Former Kenya street boy discusses electronic waste jewelry project

Christopher Aredo, formerly a street-dwelling youth in Kenya, is currently an intern at Penn State Berks from Kenya Methodist University. He will discuss the Electronic Waste Jewelry Project brought to the Children and Youth Empowerment Centre in Kenya as a means of teaching the youth a trade, on Wednesday, Feb. 26, 2014, at 1 p.m. in room 121 of the Gaige Technology and Business Innovation Building. This event is free and open to the public, and light refreshments will be served.

Aredo was formerly a student at the Children and Youth Empowerment Centre (CYEC) in Nyeri, Kenya, which provides residential care and education for former street-dwelling children, who must then transition to independent living. Today, Aredo is a senior with a dual major in Business and Information Technology at Kenya Methodist University.

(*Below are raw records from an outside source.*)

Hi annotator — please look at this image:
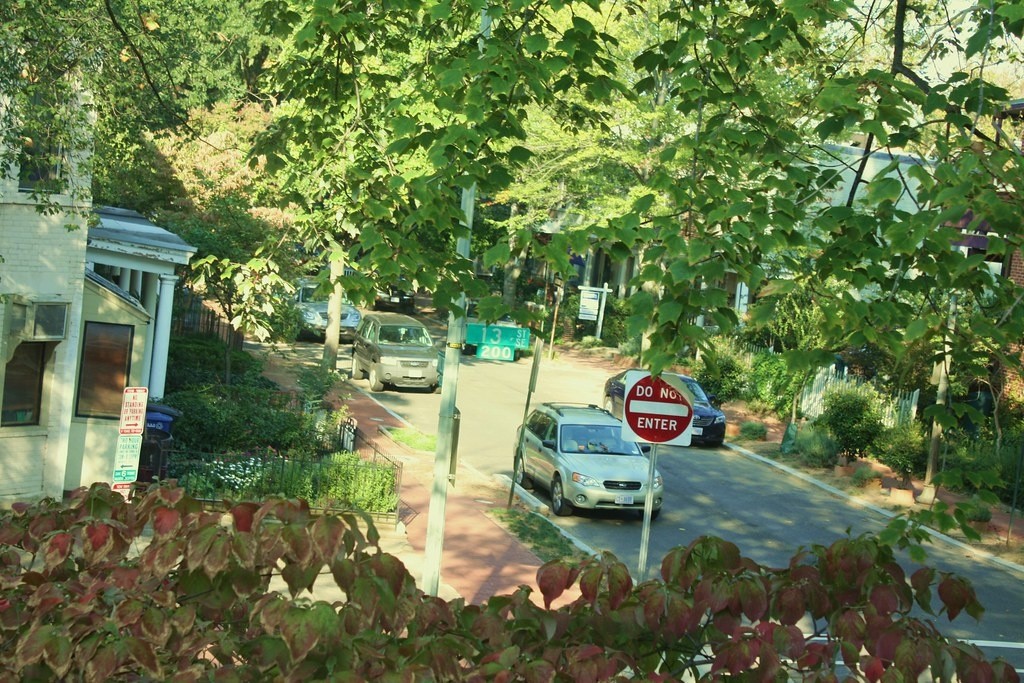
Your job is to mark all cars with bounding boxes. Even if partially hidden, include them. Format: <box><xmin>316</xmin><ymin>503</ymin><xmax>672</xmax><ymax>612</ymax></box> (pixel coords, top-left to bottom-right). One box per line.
<box><xmin>294</xmin><ymin>245</ymin><xmax>415</xmax><ymax>312</ymax></box>
<box><xmin>602</xmin><ymin>369</ymin><xmax>726</xmax><ymax>448</ymax></box>
<box><xmin>461</xmin><ymin>301</ymin><xmax>521</xmax><ymax>360</ymax></box>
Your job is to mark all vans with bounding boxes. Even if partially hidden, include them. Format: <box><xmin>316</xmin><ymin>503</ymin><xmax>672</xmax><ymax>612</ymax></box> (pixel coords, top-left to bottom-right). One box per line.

The collaboration between CYEC and Penn State University began when Dr. Janelle Larson, Associate Professor of Agricultural Economics and Division Head of Engineering, Business, and Computing at Penn State Berks, was contacted by a former classmate, Paul Maina, seeking the University?s expertise to help address a variety issues with the innovative school he established for former street-dwelling children. Larson and others from Penn State Berks, as well as Penn State University, made several trips to Kenya to assist the CYEC beginning in 2009.

Then in May 2011, Penn State Berks students and their professor, Dr. Sadan Kulturel-Konak, traveled to Kenya to visit the CYEC. Their mission was to teach the youth at the center a skill that would help to sustain them in the future.

Electronic waste is a major problem worldwide, including in Kenya where the Dandora Dumpsite in the Nairobi area is home to twenty-five tons of old computers, cell phones, and televisions. The Berks team decided to take this surplus waste and use it as a resource. Their goal was to teach the youth at the CYEC to make electronic jewelry from the precious metals, computer components, wires, and plastics contained in the electronic waste and later sell the jewelry, using the profit for future educational advancements.

The EBC Research Interest Group features Penn State Berks faculty and visiting experts who conduct research on a wide variety of topics. Topics are of broad and general interest and are accessible to the non-expert.